No matter how hard I tried, it would come out “Rooa.. Roat... Raoouu... Rrrrroute Workflow”. Every time. I sounded exactly like Scooby Doo. Fortunately, it was a great ice breaker, and that would get the group laughing.”
7 Years Working With IBM Maximo
“I was working on a ticket for a user who wanted the ability to get notifications when service requests (SR) for his department came in. I ended up creating an escalation that would check every few minutes for the condition of new SRs in the requested location and priority, and of course were not reported on previously. When I was testing the solution, I took a look to see what Maximo fields were being populated, and for realism, I created my own test records using similar verbiage and repeating the issues warranting an SR.
One of the SRs I noticed was a request for service on an asset's malfunctioning radio. So, I ended up creating new records mentioning the broken radio on different assets, and varying priority levels, to test the conditions that would fire off an email with SR information. When it came time for User Acceptance Testing, the user and I continued with more radio-related SRs… our last SR summary read: “What is wrong with all of these radios?!?”.
Testing doesn’t usually elicit chuckles. But I thought this was hilarious. We got a good laugh out of it, and the user happily signed off on the solution shortly after.”
18 Years Working With IBM Maximo
“When I started my first job out of college, I was told that I was going to be working on a team that supported Maximo along with Ted, Fred and Emmet. I was introduced to my soon-to-be colleagues, got settled into my workspace and started getting acclimated to my new position. It wasn’t long before I was learning about Maximo’s architecture, reporting capabilities and how our company used the software, but I had yet to meet these other three coworkers. It turns out that TED (Ted), FRD (Fred) and EMT (Emmet) were acronyms for other software packages that integrated with Maximo. Ha! I never worked much with those other systems, but nearly 20 years later, I still enjoy working with Maximo.”

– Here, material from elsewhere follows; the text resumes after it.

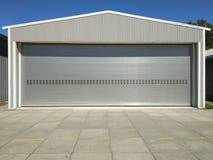 Dörr för rullningsslutare av den stora garagelageringången med det konkreta blockerade golvet, branschbyggnadsbakgrund med blå hi royaltyfri bild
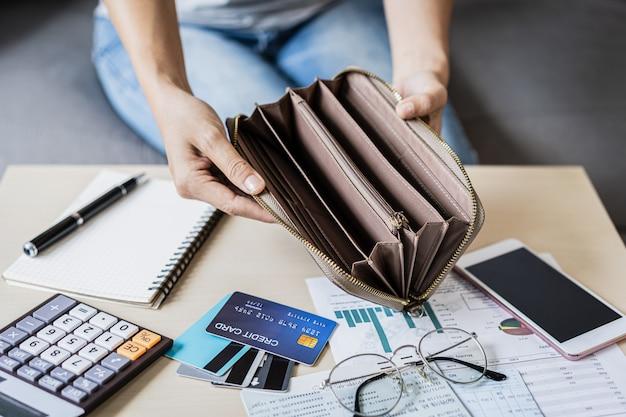 De beklemtoonde jonge vrouw opent thuis haar lege portefeuille en het berekenen van uitgaven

"In the early days of Maximo, when it was a client server application, we would roll out enhancements, bug fixes, or new components of Maximo on Wednesday evenings. Although we would communicate to all of the users that this activity would be happening, we’d sometimes find one or two people still in the system when they were supposed to be logged out. Depending on the change, we could sometimes still proceed with our work if they weren’t in an area of Maximo we were affecting.
But, one time, we were putting in changes to the Asset application and a user was still in it. We could see that this user was logged in and had that application open. Since my colleague knew this individual well, she gave him a call and asked him if he could get out of that application so that we could complete our work. He asked bit nervously, “How do you know I’m in the Asset application?”.
Brilliantly, she put on her best creepy, quiet voice and replied, “Because we’re watching you….”. Then she hung up the phone. Wouldn’t you know, we saw his session drop off immediately. Although his exit out of Maximo was lightning fast, he spent the next five minutes creeping around every corner of the office, determined to find where she was hiding. Ah! Memories…”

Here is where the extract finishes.